Growing up in suburban Milwaukee, just north of Wisconsin State Fair Park in the 1950’s, Paul had no idea what “that noise” was all about that he heard several times a year. Finally, through prodding by friends of his parents, he was taken to several Thursday night modified stock car races on the old quarter-mile dirt track that was in the infield of the one-mile oval -and he was hooked.
The first Milwaukee Mile event that he attended was the 1959 Rex Mays Classic won by Johnny Thomson in the pink Racing Associates lay-down Offy built by the legendary Lujie Lesovsky. After the 100-miler Gohde got the winner’s autograph in the pits, something he couldn’t do when he saw Hank Aaron hit a home run at County Stadium, and, again, he was hooked.

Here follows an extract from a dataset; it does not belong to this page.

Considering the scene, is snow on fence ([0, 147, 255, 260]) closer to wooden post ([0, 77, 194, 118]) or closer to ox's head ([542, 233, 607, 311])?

Paul began attending the Indianapolis 500 in 1961, and saw A. J. Foyt’s first Indy win. He began covering races in 1965 for Racing Wheels newspaper in Vancouver, WA as a reporter/photographer and his first credentialed race was Jim Clark’s historic Indy win.Paul has also done reporting, columns and photography for Midwest Racing News since the mid-sixties, with the 1967 Hoosier 100 being his first big race to report for them.
He is a retired middle-grade teacher, an avid collector of vintage racing memorabilia, and a tour guide at Miller Park. Paul loves to explore abandoned race tracks both here and in Europe, with the Brooklands track in Weybridge England being his favorite. Married to Paula, they have three adult children and two cats.
Paul loves the diversity of all types of racing, “a factor that got me hooked in the first place.”